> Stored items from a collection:
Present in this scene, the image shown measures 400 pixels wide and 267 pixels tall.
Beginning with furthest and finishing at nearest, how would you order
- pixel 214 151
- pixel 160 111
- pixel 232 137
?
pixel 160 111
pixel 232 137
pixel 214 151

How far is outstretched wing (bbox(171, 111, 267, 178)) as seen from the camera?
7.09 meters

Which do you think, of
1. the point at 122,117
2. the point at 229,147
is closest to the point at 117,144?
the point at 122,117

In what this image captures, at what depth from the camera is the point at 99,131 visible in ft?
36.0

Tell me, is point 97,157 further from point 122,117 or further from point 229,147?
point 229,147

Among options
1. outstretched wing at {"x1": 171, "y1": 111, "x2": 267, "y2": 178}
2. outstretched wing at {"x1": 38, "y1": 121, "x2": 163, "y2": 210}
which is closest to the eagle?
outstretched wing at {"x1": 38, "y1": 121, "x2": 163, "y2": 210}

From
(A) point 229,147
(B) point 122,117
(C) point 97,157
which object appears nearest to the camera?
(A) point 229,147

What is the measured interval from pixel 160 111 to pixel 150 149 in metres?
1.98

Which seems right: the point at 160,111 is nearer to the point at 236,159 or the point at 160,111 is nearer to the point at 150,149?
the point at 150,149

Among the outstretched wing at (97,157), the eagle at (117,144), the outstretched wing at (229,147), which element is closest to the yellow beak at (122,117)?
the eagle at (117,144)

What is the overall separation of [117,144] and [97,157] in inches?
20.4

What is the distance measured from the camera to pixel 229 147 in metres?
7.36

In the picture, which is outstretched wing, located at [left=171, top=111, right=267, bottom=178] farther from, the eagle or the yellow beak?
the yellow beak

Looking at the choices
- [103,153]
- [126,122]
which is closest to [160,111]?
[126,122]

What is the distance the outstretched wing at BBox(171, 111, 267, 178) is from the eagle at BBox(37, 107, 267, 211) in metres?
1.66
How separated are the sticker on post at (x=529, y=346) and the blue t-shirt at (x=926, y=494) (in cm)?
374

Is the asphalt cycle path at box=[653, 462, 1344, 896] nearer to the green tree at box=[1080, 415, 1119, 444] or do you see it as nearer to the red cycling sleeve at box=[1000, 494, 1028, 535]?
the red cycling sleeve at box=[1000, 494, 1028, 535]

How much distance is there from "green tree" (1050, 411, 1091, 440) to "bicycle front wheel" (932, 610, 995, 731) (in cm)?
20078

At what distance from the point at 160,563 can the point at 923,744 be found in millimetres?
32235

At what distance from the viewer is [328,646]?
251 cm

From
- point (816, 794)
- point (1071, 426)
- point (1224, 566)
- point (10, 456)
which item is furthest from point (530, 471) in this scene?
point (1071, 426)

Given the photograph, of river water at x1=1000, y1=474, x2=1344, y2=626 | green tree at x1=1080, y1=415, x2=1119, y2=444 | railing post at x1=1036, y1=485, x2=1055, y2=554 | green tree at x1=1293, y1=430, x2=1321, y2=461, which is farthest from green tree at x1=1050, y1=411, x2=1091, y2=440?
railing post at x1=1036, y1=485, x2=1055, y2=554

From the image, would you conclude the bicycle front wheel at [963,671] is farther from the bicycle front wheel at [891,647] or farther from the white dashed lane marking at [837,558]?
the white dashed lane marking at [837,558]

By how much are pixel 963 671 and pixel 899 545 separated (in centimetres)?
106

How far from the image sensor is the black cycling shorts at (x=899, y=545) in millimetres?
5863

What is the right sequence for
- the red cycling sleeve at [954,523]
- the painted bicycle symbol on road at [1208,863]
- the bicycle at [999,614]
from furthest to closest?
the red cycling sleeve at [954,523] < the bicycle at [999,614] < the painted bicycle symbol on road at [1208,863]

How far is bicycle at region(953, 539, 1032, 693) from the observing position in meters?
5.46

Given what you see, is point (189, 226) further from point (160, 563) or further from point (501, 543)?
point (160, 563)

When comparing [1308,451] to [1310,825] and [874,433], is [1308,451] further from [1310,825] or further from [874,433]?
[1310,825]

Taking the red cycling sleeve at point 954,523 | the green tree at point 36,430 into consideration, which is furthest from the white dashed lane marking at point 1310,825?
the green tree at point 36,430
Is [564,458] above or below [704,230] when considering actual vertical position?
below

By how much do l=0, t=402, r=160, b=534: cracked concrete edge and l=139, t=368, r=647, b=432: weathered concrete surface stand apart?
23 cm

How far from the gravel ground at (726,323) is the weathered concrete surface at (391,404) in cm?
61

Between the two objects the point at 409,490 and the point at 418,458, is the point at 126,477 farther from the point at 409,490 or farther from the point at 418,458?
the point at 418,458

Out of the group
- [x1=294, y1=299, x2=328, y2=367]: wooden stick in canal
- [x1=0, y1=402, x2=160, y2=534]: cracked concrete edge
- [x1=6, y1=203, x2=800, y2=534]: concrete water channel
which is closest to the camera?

> What you need to do:
Nothing should be left out: repeat all of the data exactly.

> Output for this task:
Present in this scene, the image shown measures 400 pixels wide and 267 pixels tall.
Beginning with furthest and finishing at nearest, how would you order
- pixel 214 151
- pixel 160 111
- pixel 232 137
?
pixel 160 111
pixel 232 137
pixel 214 151

How far is outstretched wing (bbox(171, 111, 267, 178)) as seen from the camera?
7.09 meters

Which do you think, of
1. the point at 122,117
2. the point at 229,147
is closest to the point at 117,144?
the point at 122,117

In what this image captures, at what depth from the camera is the point at 99,131 visible in ft?
36.0

Tell me, is point 97,157 further from point 122,117 or further from point 229,147?
point 229,147

Among options
1. outstretched wing at {"x1": 171, "y1": 111, "x2": 267, "y2": 178}
2. outstretched wing at {"x1": 38, "y1": 121, "x2": 163, "y2": 210}
which is closest to the eagle?
outstretched wing at {"x1": 38, "y1": 121, "x2": 163, "y2": 210}

From
(A) point 229,147
(B) point 122,117
(C) point 97,157
which object appears nearest to the camera?
(A) point 229,147

What is the measured interval from pixel 160 111 to pixel 150 149 in metres?
1.98

Which seems right: the point at 160,111 is nearer to the point at 236,159 or the point at 160,111 is nearer to the point at 150,149?
the point at 150,149

Among the outstretched wing at (97,157), the eagle at (117,144), the outstretched wing at (229,147), which element is closest to the yellow beak at (122,117)?
the eagle at (117,144)

What is the overall separation of [117,144] and [97,157] in inches?
20.4

What is the distance measured from the camera to pixel 229 147 in metres?
7.36

In the picture, which is outstretched wing, located at [left=171, top=111, right=267, bottom=178] farther from, the eagle or the yellow beak?
the yellow beak

Looking at the choices
- [103,153]
- [126,122]
which is closest to [160,111]?
[126,122]

What is the distance the outstretched wing at BBox(171, 111, 267, 178) is from the eagle at BBox(37, 107, 267, 211) in metres?
1.66
How separated are the sticker on post at (x=529, y=346) and the blue t-shirt at (x=926, y=494) (in cm)?
374

Is the asphalt cycle path at box=[653, 462, 1344, 896] nearer to the green tree at box=[1080, 415, 1119, 444] or do you see it as nearer to the red cycling sleeve at box=[1000, 494, 1028, 535]?
the red cycling sleeve at box=[1000, 494, 1028, 535]

How much distance is there from "green tree" (1050, 411, 1091, 440) to "bicycle front wheel" (932, 610, 995, 731) (in cm)?
20078

At what distance from the point at 160,563 can the point at 923,744 be found in millimetres?
32235

At what distance from the viewer is [328,646]?
251 cm

From
- point (816, 794)
- point (1071, 426)
- point (1224, 566)
- point (10, 456)
which item is furthest from point (530, 471) in this scene?
point (1071, 426)

Given the photograph, of river water at x1=1000, y1=474, x2=1344, y2=626 | green tree at x1=1080, y1=415, x2=1119, y2=444 | railing post at x1=1036, y1=485, x2=1055, y2=554 | green tree at x1=1293, y1=430, x2=1321, y2=461, which is farthest from green tree at x1=1050, y1=411, x2=1091, y2=440?
railing post at x1=1036, y1=485, x2=1055, y2=554

From the image, would you conclude the bicycle front wheel at [963,671] is farther from the bicycle front wheel at [891,647] or farther from the white dashed lane marking at [837,558]?
the white dashed lane marking at [837,558]

By how much are pixel 963 671 and pixel 899 545 separated (in centimetres)?
106

How far from the image sensor is the black cycling shorts at (x=899, y=545) in millimetres?
5863

What is the right sequence for
- the red cycling sleeve at [954,523]
- the painted bicycle symbol on road at [1208,863]
- the bicycle at [999,614]
from furthest to closest?
the red cycling sleeve at [954,523] < the bicycle at [999,614] < the painted bicycle symbol on road at [1208,863]

How far is bicycle at region(953, 539, 1032, 693) from the observing position in meters?
5.46

Given what you see, is point (189, 226) further from point (160, 563) or further from point (501, 543)?
point (160, 563)

When comparing [1308,451] to [1310,825] and [874,433], is [1308,451] further from [1310,825] or further from [874,433]?
[1310,825]

Taking the red cycling sleeve at point 954,523 | the green tree at point 36,430 into consideration, which is furthest from the white dashed lane marking at point 1310,825?
the green tree at point 36,430
Is [564,458] above or below [704,230] when considering actual vertical position?
below

By how much do l=0, t=402, r=160, b=534: cracked concrete edge and l=139, t=368, r=647, b=432: weathered concrete surface stand apart?
23 cm

How far from the gravel ground at (726,323) is the weathered concrete surface at (391,404) in cm?
61

Between the two objects the point at 409,490 and the point at 418,458, is the point at 126,477 farther from the point at 409,490 or farther from the point at 418,458?
the point at 418,458

Out of the group
- [x1=294, y1=299, x2=328, y2=367]: wooden stick in canal
- [x1=0, y1=402, x2=160, y2=534]: cracked concrete edge
- [x1=6, y1=203, x2=800, y2=534]: concrete water channel
which is closest to the camera?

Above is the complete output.